Task data:
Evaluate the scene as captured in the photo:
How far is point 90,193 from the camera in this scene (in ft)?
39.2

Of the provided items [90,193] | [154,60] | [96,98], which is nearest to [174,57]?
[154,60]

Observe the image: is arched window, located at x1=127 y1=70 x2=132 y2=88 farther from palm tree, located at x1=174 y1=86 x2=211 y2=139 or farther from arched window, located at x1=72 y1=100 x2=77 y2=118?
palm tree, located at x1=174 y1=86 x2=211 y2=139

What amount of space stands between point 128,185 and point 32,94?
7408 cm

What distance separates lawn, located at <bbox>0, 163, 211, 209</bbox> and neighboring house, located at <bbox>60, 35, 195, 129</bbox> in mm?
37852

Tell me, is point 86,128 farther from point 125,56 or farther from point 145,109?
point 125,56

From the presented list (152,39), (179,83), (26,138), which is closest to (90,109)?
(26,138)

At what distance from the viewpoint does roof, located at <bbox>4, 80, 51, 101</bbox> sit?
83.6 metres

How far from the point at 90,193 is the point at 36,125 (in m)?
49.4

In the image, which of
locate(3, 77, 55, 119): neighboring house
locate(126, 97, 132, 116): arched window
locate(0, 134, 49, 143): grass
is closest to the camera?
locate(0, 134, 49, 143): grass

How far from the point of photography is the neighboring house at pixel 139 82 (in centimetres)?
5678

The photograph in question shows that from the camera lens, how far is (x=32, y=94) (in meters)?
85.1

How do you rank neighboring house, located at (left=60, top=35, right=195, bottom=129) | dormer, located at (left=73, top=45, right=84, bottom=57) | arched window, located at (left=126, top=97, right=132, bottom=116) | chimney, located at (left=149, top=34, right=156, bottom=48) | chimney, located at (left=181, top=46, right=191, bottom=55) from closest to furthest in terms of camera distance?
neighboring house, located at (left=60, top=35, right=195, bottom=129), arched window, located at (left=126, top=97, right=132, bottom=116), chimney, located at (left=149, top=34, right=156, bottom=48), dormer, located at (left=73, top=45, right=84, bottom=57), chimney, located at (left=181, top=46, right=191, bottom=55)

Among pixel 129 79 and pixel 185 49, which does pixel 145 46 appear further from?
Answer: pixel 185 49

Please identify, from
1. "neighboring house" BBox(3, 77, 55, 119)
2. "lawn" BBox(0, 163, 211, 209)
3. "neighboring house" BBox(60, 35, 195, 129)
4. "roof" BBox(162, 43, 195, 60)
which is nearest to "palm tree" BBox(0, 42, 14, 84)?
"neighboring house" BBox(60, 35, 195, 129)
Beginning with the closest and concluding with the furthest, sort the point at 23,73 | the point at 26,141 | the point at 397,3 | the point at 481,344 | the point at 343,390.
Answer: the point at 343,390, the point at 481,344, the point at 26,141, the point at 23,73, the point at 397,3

Short problem:
Exactly and only the lines from the line containing "Among pixel 129" through the last line of the entries should be copied, both ends included.

Finished answer:
Among pixel 129 79 and pixel 185 49, which does pixel 145 46 appear further from?
Answer: pixel 185 49

Please identify, from
1. "neighboring house" BBox(3, 77, 55, 119)
2. "lawn" BBox(0, 163, 211, 209)
3. "neighboring house" BBox(60, 35, 195, 129)
4. "roof" BBox(162, 43, 195, 60)
which is nearest to "palm tree" BBox(0, 42, 14, 84)?
"neighboring house" BBox(60, 35, 195, 129)
Beginning with the closest and concluding with the furthest, sort the point at 23,73 | the point at 26,141 | the point at 397,3 | the point at 481,344 | the point at 343,390.
Answer: the point at 343,390, the point at 481,344, the point at 26,141, the point at 23,73, the point at 397,3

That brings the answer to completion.